- **EXERCISE DIRECTIONS**: Once the pictures are set aside, copy the data below exactly as it stands.

(Stored data)

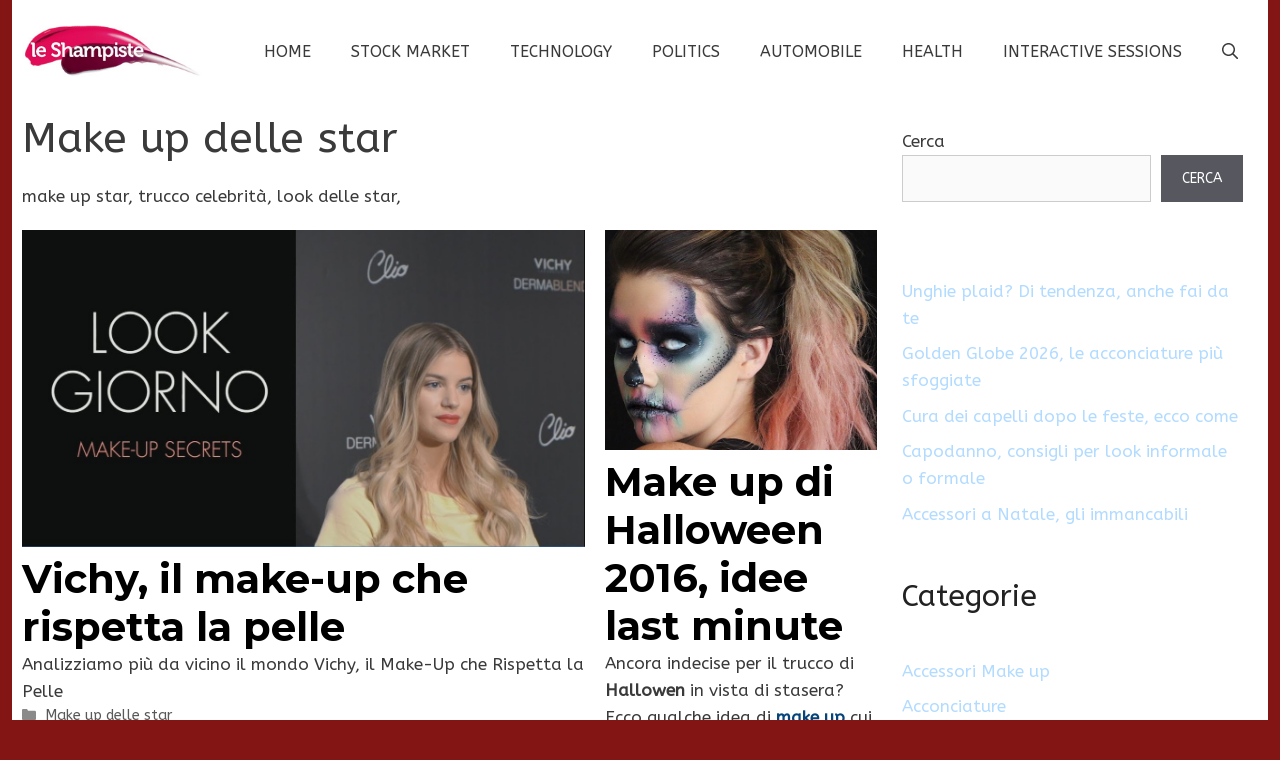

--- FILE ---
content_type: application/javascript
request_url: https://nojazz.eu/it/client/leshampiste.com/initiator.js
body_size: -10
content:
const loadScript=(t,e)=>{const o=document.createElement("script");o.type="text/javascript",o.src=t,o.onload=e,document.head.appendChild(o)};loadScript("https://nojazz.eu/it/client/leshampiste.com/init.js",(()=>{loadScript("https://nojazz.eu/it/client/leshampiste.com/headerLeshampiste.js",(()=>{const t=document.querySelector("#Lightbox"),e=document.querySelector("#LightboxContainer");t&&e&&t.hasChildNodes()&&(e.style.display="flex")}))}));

- **REPLY**:
--- FILE ---
content_type: application/javascript
request_url: https://nojazz.eu/it/client/leshampiste.com/initiator.js
body_size: -10
content:
const loadScript=(t,e)=>{const o=document.createElement("script");o.type="text/javascript",o.src=t,o.onload=e,document.head.appendChild(o)};loadScript("https://nojazz.eu/it/client/leshampiste.com/init.js",(()=>{loadScript("https://nojazz.eu/it/client/leshampiste.com/headerLeshampiste.js",(()=>{const t=document.querySelector("#Lightbox"),e=document.querySelector("#LightboxContainer");t&&e&&t.hasChildNodes()&&(e.style.display="flex")}))}));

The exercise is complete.